De griffier, De voorzitter,
Afschrift aangetekend verzonden aan partijen op:
Aan deze uitspraak hoeft eerst uitvoering te worden gegeven als de uitspraak onherroepelijk is geworden. De uitspraak is onherroepelijk als niet binnen zes weken na verzending van de uitspraak een rechtsmiddel is aangewend of onherroepelijk op het aangewende rechtsmiddel is beslist (artikel 27h, derde lid en artikel 28, zevende lid AWR).
Rechtsmiddel
Tegen deze uitspraak kunnen partijen binnen zes weken na de verzenddatum hoger beroep instellen bij het gerechtshof te ‘s-Hertogenbosch (belastingkamer), Postbus 70583, 5201 CZ ’s-Hertogenbosch.

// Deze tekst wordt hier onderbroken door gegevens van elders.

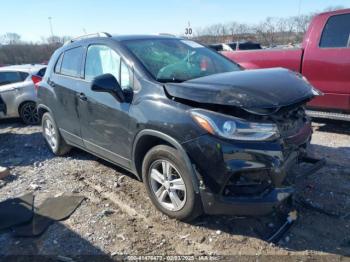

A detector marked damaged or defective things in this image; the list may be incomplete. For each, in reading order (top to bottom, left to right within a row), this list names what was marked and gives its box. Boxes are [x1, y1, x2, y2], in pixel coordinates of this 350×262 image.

crumpled hood [164, 67, 318, 109]
broken headlight assembly [190, 108, 280, 141]
damaged front end [182, 101, 324, 216]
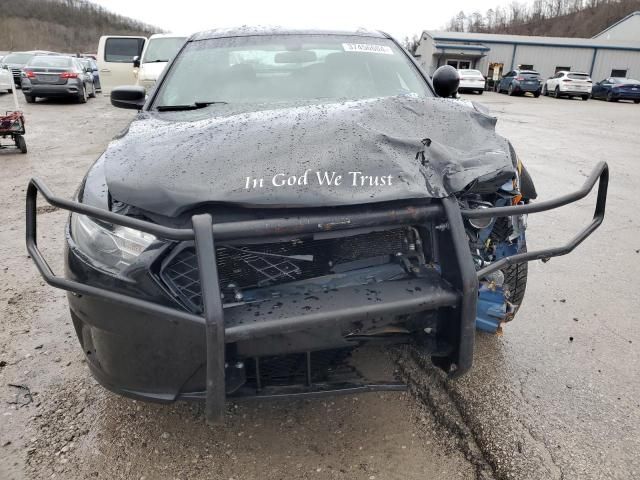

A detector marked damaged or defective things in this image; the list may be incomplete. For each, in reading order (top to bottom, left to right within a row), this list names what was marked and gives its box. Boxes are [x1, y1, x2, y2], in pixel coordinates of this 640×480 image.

broken headlight housing [70, 214, 156, 274]
damaged front end [23, 159, 604, 422]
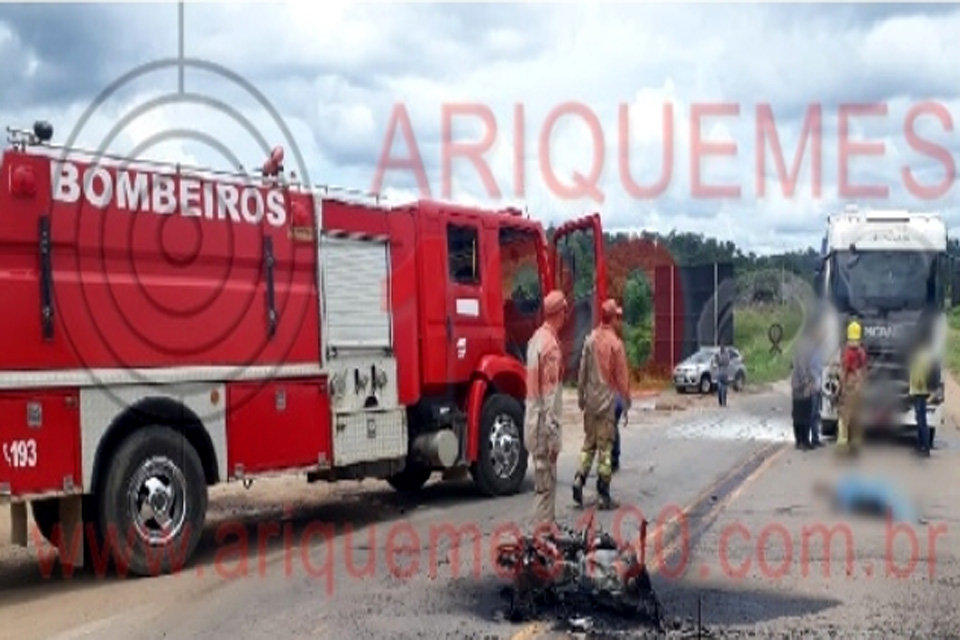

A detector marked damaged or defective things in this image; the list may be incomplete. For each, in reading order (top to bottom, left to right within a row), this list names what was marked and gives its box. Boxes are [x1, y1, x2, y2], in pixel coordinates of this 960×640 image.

fire damage [492, 516, 664, 636]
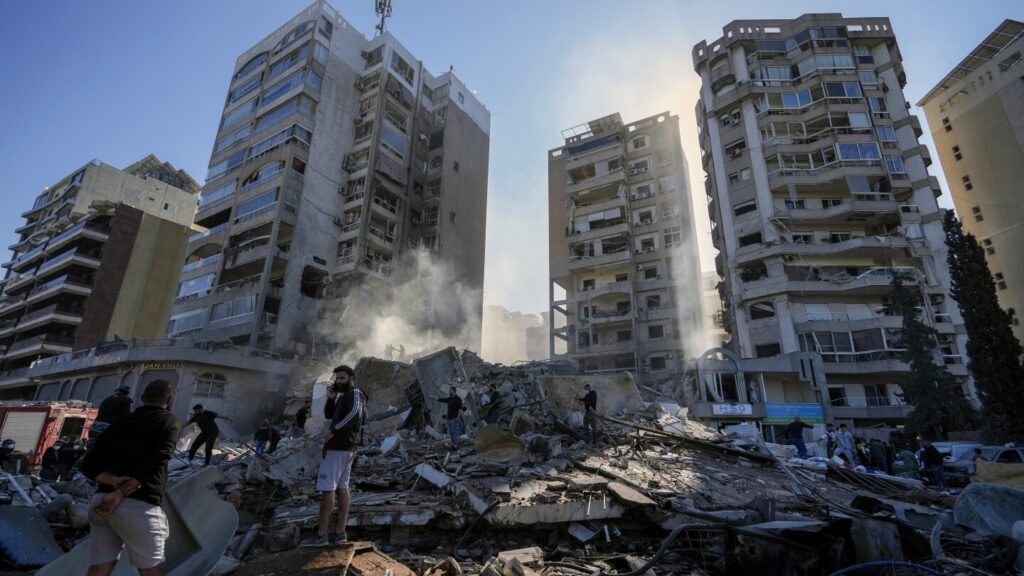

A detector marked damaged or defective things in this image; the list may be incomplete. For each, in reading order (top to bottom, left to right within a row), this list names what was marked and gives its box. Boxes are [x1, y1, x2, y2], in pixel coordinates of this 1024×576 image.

cracked facade [170, 0, 490, 354]
damaged high-rise building [170, 0, 490, 356]
damaged high-rise building [548, 111, 708, 384]
cracked facade [548, 112, 708, 384]
damaged high-rise building [692, 14, 972, 440]
cracked facade [696, 14, 976, 440]
cracked facade [916, 21, 1024, 346]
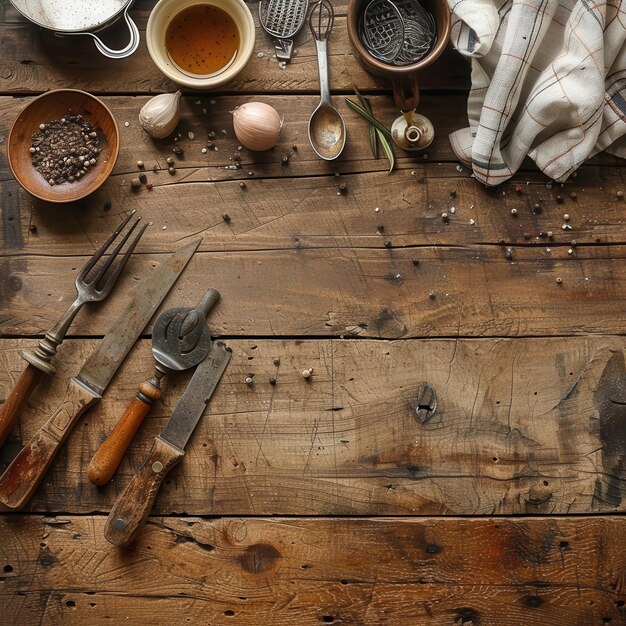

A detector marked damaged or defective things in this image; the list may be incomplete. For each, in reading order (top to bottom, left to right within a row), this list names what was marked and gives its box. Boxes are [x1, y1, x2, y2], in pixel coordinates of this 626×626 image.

rusty metal tool [0, 212, 146, 450]
rusty metal tool [0, 239, 200, 508]
rusty metal tool [86, 286, 221, 486]
rusty metal tool [105, 338, 232, 544]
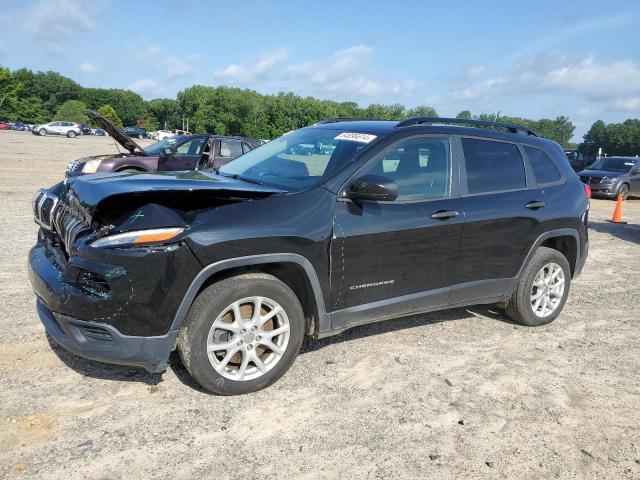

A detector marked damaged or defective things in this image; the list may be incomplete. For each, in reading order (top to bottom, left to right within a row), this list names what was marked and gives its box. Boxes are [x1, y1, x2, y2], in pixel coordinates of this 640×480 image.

damaged front hood [65, 169, 284, 218]
damaged headlight [91, 226, 185, 248]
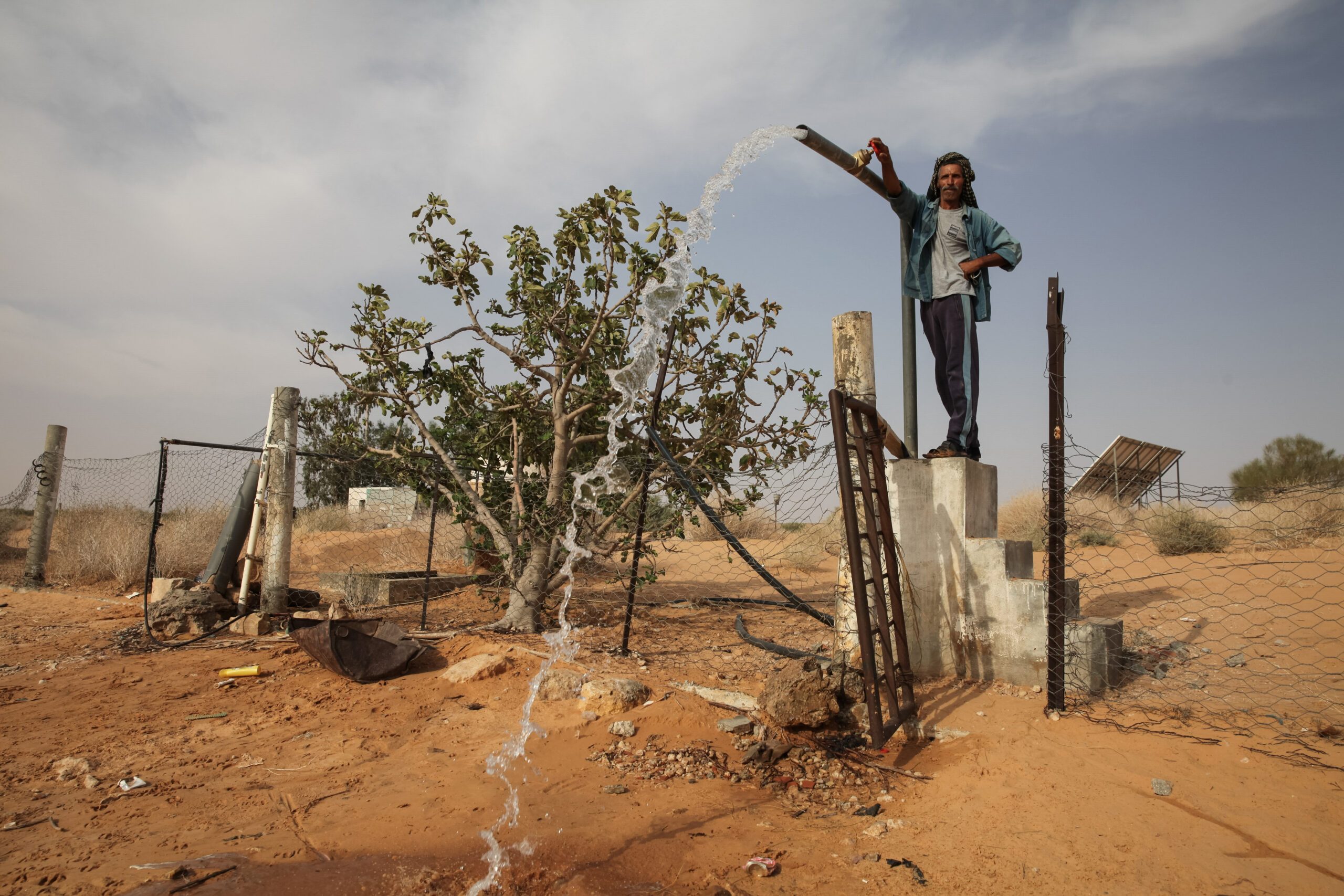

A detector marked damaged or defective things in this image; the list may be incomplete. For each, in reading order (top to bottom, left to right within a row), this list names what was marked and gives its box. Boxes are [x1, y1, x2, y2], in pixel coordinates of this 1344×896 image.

rusty metal [290, 617, 430, 680]
rusty metal [823, 388, 920, 743]
rusty metal [1046, 275, 1067, 710]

Bij het instellen van hoger beroep dient het volgende in acht te worden genomen:
1. bij het beroepschrift wordt een afschrift van deze uitspraak overgelegd;
2 - het beroepschrift moet ondertekend zijn en ten minste het volgende vermelden:
a. de naam en het adres van de indiener;
b. een dagtekening;
c. een omschrijving van de uitspraak waartegen het hoger beroep is ingesteld;
d. de gronden van het hoger beroep.
Voor burgers is het mogelijk hoger beroep digitaal in te stellen. Hiervoor kan gebruik worden gemaakt van de formulieren op Rechtspraak.nl / Digitaal loket bestuursrecht.